I have a list of (x,y) points. I'm trying to produce a plot of the distance to each point as an image, so my naive function looks like:
from scipy.spatial.distance import cdist
from numpy import *
def findDistances(imageSize, points):
image = zeros(imageSize)
for x in range(0,imageSize[1]):
for y in range(0,imageSize[0]):
image[y,x] = np.min(cdist(array([[x,y]]), points))
return image
This function is fine, it gives what I want (see picture below). This takes about 100s for a ~1MP image which is fine for something that only ever needs to be done once, but I assume there's room for improvement. I also tried:
image[y,x] = min(linalg.norm(array([[x,y]])- points, axis=1))
Which runs in a comparable time - makes sense, they're probably doing something similar under the hood, though I haven't checked the source to be sure.
I had a look at Scipy's cKDTree, with:
from scipy.spatial import cKDTree
def findDistancesTree(imageSize, points):
tree = cKDTree(points)
image = zeros(imageSize)
for x in range(0,imageSize[1]):
for y in range(0,imageSize[0]):
image[y,x] = tree.query([x,y])[0]
return image
A call to tree.query takes around 50µs (from %timeit) and in reality it takes 70-80s to generate a 1MP distance map. 20s improvement is better than a kick in the groin, but I don't know if I can improve it further.
%timeit np.min(linalg.norm(array([[random.random()*1000,random.random()*1000]]) - points, axis=1))
%timeit np.min(cdist(array([[random.random()*1000,random.random()*1000]]), points))
%timeit tree.query(array([[random.random()*1000,random.random()*1000]]))
10000 loops, best of 3: 82.8 µs per loop
10000 loops, best of 3: 67.9 µs per loop
10000 loops, best of 3: 52.3 µs per loop
In terms of complexity, brute force should be something like O(NM) where N is the number of pixels in the image and M is the number of points to check against. I was expecting more of a speedup as the search time should be more like O(N log(M)) for N pixels with a log(M) look-up time for each one - am I missing something?

This sounded like a problem where even a basic brute force implementation with a GPU would give good improvement. So i gave it a shot.
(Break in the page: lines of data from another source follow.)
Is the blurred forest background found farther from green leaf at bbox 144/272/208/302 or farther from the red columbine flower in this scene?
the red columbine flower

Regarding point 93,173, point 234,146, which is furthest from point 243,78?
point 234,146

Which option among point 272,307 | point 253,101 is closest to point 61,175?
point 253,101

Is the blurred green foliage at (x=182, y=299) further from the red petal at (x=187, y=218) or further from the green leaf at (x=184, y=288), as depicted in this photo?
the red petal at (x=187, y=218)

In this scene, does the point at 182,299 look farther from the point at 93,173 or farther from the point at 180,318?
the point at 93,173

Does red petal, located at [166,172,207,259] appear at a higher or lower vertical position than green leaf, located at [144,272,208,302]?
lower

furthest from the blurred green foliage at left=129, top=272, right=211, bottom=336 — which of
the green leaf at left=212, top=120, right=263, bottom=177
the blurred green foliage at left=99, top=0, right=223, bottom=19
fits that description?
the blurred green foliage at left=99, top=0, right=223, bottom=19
And the improvement was quite good.
I did my testing using pyopencl.
import pyopencl as cl
import numpy as np
def findDistances_cl(imageSize, points):
#Boilerplate opencl code
ctx = cl.create_some_context()
queue = cl.CommandQueue(ctx)
f = open('nn.cl', 'r')
fstr = "".join(f.readlines())
program = cl.Program(ctx, fstr).build()
#Creating buffers for the opencl kernel
mf = cl.mem_flags
img = np.empty(imageSize, dtype=np.float32)
x_buf = cl.Buffer(ctx, mf.READ_ONLY | mf.USE_HOST_PTR, hostbuf=points[:,0].astype(np.float32))
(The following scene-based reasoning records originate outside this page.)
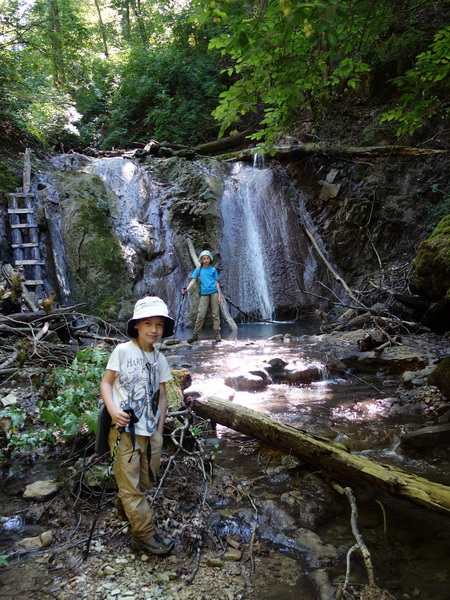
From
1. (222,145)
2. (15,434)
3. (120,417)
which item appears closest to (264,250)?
(222,145)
y_buf = cl.Buffer(ctx, mf.READ_ONLY | mf.USE_HOST_PTR, hostbuf=points[:,1].astype(np.float32))
n_points = cl.Buffer(ctx, mf.READ_ONLY | mf.USE_HOST_PTR, hostbuf=np.array([len(points)],dtype=np.int))
img_buf = cl.Buffer(ctx, mf.WRITE_ONLY, img.nbytes)
#Run the kernel
exec_evt = program.nn(queue, img.shape, None, img_buf, x_buf, y_buf, n_points)
exec_evt.wait()
#read back the result
cl.enqueue_read_buffer(queue, img_buf, img).wait()
return img
the opencl kernel (nn.cl)
__kernel void nn(__global float *output, __global constant float *x , __global constant float *y, __global constant int *numPoints)
{
int row = get_global_id(0);
int col = get_global_id(1);
int numRows = get_global_size(0);
int numCols = get_global_size(1);
int gid = col+ row*numCols;
float minDist = numRows * numCols;
for(int i = 0; i < *numPoints; i++){
minDist = min(minDist, sqrt((row - y[i])*(row - y[i]) + (col - x[i])*(col - x[i])));
}
output[gid] = minDist;
}
Timing results.
imageSize = [1000, 1000]
points = np.random.random((1000,2))*imageSize[0]
In [4]: %timeit findDistancesTree(imageSize, points)
1 loops, best of 3: 27.1 s per loop
In [7]: %timeit findDistances_cl(imageSize, points)
10 loops, best of 3: 55.3 ms per loop
About 490x speed improvement. If you need more speed there are more advanced algorithms out there for doing nearest neighbors with GPUs.